Task statement: Could you reproduce all of the material below word for word, keeping every line unchanged?

#### Records provided ####

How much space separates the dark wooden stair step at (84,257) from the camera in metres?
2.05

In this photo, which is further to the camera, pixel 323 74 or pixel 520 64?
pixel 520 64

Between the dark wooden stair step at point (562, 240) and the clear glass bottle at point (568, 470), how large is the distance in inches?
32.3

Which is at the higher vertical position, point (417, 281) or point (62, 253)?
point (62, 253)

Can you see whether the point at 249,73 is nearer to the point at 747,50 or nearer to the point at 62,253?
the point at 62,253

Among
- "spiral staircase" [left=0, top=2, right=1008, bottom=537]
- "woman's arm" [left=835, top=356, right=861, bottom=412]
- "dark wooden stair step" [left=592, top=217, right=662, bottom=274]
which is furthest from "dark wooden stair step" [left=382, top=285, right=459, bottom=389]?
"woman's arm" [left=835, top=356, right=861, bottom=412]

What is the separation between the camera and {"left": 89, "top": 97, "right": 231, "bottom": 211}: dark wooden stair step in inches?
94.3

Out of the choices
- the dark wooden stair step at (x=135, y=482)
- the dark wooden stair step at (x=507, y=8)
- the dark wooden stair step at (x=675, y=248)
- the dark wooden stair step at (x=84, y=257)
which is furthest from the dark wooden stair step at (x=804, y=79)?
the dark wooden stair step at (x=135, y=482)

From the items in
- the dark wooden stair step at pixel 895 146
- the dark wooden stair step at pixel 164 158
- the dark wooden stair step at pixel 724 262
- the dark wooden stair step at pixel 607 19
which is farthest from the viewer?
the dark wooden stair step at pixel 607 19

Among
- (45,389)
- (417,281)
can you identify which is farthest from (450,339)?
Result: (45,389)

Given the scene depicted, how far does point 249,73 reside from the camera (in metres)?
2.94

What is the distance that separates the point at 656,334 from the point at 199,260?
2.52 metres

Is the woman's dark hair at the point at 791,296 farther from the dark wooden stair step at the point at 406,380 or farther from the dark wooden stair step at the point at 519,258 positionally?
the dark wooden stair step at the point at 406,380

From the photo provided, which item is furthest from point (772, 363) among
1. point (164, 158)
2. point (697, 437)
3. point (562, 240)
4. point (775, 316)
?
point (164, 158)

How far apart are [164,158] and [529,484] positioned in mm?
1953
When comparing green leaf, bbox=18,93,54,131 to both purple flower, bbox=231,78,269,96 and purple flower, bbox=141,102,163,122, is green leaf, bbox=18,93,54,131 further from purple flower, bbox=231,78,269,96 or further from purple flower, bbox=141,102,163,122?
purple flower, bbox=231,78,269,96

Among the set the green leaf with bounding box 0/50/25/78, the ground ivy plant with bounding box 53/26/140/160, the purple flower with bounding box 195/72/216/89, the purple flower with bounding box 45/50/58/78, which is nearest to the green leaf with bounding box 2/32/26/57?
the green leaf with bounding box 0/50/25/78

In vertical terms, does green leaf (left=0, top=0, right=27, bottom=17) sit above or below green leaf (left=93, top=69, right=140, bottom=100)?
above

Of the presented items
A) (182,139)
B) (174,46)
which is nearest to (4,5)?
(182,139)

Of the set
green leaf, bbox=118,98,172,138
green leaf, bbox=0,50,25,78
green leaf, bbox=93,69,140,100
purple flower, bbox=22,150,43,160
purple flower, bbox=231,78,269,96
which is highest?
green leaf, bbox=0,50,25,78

####

Response below:
How much space separates the dark wooden stair step at (84,257) from the camera in metres?
2.05

In this photo, which is further to the camera, pixel 323 74 or pixel 520 64?
pixel 520 64

Between the dark wooden stair step at point (562, 240) and the clear glass bottle at point (568, 470), how large is the distance in inches?
32.3

Which is at the higher vertical position, point (417, 281) or point (62, 253)?
point (62, 253)

Can you see whether the point at 249,73 is nearer to the point at 747,50 or nearer to the point at 62,253?
the point at 62,253

Among
- "spiral staircase" [left=0, top=2, right=1008, bottom=537]
- "woman's arm" [left=835, top=356, right=861, bottom=412]
- "dark wooden stair step" [left=592, top=217, right=662, bottom=274]
which is furthest from "dark wooden stair step" [left=382, top=285, right=459, bottom=389]?
"woman's arm" [left=835, top=356, right=861, bottom=412]

What is the separation between the camera and {"left": 89, "top": 97, "right": 231, "bottom": 211}: dark wooden stair step in inches?
94.3

Out of the choices
- the dark wooden stair step at (x=135, y=482)
- the dark wooden stair step at (x=507, y=8)
- the dark wooden stair step at (x=675, y=248)
- the dark wooden stair step at (x=84, y=257)
which is furthest from the dark wooden stair step at (x=804, y=79)?
the dark wooden stair step at (x=135, y=482)

From the items in
- the dark wooden stair step at pixel 895 146
- the dark wooden stair step at pixel 164 158
- the dark wooden stair step at pixel 724 262
- the dark wooden stair step at pixel 607 19
which is farthest from the viewer?
the dark wooden stair step at pixel 607 19

Among
- (45,389)
- (417,281)
can you identify which is farthest from (450,339)?
Result: (45,389)

Given the scene depicted, how far does point 249,73 reside from the camera (in metres)?
2.94

What is the distance that separates the point at 656,334 from the point at 199,260?
2.52 metres

Is the woman's dark hair at the point at 791,296 farther from the dark wooden stair step at the point at 406,380 or farther from the dark wooden stair step at the point at 519,258 positionally?
the dark wooden stair step at the point at 406,380

From the photo provided, which item is furthest from point (772, 363) among
1. point (164, 158)
2. point (697, 437)
3. point (562, 240)
4. point (775, 316)
?
point (164, 158)

How far apart are [164,158] and [529,484] positioned in mm?
1953
When comparing green leaf, bbox=18,93,54,131 to both purple flower, bbox=231,78,269,96 and purple flower, bbox=141,102,163,122, is green leaf, bbox=18,93,54,131 further from purple flower, bbox=231,78,269,96 or further from purple flower, bbox=141,102,163,122?
purple flower, bbox=231,78,269,96

Among the set the green leaf with bounding box 0/50/25/78, the ground ivy plant with bounding box 53/26/140/160, the purple flower with bounding box 195/72/216/89, the purple flower with bounding box 45/50/58/78, which is nearest to the green leaf with bounding box 2/32/26/57?
the green leaf with bounding box 0/50/25/78

In vertical terms, does green leaf (left=0, top=0, right=27, bottom=17) sit above or below green leaf (left=93, top=69, right=140, bottom=100)?
above

Of the presented items
A) (182,139)
B) (174,46)
which is nearest to (4,5)?
(182,139)

Of the set
green leaf, bbox=118,98,172,138
green leaf, bbox=0,50,25,78
green leaf, bbox=93,69,140,100
purple flower, bbox=22,150,43,160
purple flower, bbox=231,78,269,96
which is highest?
green leaf, bbox=0,50,25,78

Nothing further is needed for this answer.